In the listing below, write out exactly each line from the first through the one containing "New Zealand, site EFH_HCAMC07, 2019-12-29".
"""
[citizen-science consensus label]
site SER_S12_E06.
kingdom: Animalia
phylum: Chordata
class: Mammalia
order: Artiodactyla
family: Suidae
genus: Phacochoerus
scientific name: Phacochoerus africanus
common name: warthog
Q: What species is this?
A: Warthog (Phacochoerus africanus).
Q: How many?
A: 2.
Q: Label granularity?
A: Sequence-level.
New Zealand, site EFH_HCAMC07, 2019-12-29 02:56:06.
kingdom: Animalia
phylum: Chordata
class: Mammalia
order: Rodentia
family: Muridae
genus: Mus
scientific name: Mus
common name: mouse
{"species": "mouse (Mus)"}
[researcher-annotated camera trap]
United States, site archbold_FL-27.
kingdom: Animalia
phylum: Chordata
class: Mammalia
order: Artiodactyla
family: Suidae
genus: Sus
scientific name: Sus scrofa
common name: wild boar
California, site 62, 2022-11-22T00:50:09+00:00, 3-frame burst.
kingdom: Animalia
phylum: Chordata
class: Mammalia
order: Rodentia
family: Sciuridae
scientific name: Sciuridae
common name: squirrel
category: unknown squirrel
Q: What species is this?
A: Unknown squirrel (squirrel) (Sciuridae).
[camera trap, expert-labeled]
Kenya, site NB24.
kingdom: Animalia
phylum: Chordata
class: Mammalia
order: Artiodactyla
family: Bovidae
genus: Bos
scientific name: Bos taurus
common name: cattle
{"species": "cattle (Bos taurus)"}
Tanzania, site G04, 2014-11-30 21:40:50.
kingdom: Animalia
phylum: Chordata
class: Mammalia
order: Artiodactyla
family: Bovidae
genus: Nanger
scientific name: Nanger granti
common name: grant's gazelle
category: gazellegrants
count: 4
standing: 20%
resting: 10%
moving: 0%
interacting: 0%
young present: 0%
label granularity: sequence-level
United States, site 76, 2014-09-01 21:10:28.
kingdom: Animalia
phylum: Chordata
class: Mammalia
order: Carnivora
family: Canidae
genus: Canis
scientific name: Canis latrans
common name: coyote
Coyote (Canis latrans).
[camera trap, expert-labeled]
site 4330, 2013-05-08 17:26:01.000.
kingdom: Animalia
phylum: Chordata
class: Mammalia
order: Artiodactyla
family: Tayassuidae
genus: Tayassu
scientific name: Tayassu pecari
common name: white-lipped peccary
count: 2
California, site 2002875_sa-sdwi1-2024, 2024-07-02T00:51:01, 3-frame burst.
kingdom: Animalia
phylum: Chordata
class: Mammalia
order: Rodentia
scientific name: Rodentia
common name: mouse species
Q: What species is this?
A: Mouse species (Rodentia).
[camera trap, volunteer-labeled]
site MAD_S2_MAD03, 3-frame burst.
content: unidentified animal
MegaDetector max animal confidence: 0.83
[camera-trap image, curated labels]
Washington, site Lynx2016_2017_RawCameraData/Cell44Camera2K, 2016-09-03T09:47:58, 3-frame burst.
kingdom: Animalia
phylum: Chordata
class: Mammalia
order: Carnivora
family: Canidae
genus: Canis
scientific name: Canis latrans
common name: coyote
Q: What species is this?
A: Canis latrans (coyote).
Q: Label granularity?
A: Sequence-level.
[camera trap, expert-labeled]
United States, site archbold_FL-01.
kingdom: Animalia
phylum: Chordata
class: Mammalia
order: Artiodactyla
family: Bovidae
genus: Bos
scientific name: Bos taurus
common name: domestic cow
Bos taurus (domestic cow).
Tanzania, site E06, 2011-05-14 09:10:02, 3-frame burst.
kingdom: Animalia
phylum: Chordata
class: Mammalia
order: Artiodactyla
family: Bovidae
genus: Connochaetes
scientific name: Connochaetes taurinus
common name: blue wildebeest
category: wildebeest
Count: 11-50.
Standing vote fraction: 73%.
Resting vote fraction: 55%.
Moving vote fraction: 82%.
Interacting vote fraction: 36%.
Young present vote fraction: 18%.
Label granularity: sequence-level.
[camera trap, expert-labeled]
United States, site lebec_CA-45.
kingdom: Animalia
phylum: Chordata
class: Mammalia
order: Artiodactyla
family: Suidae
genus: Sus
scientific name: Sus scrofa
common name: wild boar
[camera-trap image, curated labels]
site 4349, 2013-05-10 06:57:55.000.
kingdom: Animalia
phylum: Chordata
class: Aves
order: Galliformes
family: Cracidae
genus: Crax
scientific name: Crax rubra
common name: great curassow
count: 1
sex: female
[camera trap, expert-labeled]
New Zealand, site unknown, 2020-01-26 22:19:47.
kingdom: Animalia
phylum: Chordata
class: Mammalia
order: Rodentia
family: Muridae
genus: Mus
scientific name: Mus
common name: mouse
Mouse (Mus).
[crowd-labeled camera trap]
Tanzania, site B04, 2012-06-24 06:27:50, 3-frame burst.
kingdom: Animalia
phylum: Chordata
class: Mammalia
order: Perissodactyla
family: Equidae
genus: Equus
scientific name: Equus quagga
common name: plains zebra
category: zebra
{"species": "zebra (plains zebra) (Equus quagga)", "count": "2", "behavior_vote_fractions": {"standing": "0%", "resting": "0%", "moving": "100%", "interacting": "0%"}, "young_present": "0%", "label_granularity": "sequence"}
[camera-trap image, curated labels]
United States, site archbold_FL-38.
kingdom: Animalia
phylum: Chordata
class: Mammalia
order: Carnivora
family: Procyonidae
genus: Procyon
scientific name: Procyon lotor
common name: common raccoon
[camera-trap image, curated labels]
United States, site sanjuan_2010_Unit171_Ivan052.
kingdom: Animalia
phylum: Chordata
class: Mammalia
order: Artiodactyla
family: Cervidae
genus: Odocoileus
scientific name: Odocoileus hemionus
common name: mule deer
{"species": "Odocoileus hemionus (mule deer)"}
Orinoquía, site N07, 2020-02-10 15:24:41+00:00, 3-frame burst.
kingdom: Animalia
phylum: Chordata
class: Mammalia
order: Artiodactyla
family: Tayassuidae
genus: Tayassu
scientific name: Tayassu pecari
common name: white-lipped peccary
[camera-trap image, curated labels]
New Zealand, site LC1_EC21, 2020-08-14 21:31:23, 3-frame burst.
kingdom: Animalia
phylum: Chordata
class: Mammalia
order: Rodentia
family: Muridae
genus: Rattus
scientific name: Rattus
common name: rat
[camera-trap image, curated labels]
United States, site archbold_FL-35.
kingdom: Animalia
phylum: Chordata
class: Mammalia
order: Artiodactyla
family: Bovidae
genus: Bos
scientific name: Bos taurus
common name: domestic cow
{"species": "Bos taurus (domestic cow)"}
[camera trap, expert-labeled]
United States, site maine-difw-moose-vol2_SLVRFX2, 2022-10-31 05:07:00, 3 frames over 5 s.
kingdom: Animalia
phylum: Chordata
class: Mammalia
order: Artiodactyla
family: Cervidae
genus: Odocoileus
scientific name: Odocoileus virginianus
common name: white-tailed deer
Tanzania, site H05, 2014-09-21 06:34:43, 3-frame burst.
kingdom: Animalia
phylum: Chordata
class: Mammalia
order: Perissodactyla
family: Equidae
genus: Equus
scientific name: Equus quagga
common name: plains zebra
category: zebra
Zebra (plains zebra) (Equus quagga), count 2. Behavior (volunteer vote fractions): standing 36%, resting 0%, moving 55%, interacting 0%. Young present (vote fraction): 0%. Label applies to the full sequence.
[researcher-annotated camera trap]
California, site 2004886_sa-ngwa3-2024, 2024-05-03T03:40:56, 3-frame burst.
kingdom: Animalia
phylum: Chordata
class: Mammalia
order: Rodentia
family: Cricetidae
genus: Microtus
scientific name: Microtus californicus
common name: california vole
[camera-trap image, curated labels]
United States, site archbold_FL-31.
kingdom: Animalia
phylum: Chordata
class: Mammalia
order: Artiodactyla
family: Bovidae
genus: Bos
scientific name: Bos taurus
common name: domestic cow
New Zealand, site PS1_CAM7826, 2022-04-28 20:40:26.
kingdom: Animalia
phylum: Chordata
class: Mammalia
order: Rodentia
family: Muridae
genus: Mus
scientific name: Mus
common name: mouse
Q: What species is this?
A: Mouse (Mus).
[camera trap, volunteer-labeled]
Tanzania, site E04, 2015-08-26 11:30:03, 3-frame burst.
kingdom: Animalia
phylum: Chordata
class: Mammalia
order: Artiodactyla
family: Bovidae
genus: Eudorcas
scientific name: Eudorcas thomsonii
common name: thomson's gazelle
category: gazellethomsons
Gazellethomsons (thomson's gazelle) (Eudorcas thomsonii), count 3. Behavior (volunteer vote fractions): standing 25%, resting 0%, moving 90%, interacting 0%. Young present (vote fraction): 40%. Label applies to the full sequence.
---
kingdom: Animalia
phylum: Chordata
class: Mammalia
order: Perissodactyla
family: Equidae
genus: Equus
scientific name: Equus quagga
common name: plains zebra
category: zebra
"""
▶ Solved problem:
[citizen-science consensus label]
site SER_S12_E06.
kingdom: Animalia
phylum: Chordata
class: Mammalia
order: Artiodactyla
family: Suidae
genus: Phacochoerus
scientific name: Phacochoerus africanus
common name: warthog
Q: What species is this?
A: Warthog (Phacochoerus africanus).
Q: How many?
A: 2.
Q: Label granularity?
A: Sequence-level.
New Zealand, site EFH_HCAMC07, 2019-12-29 02:56:06.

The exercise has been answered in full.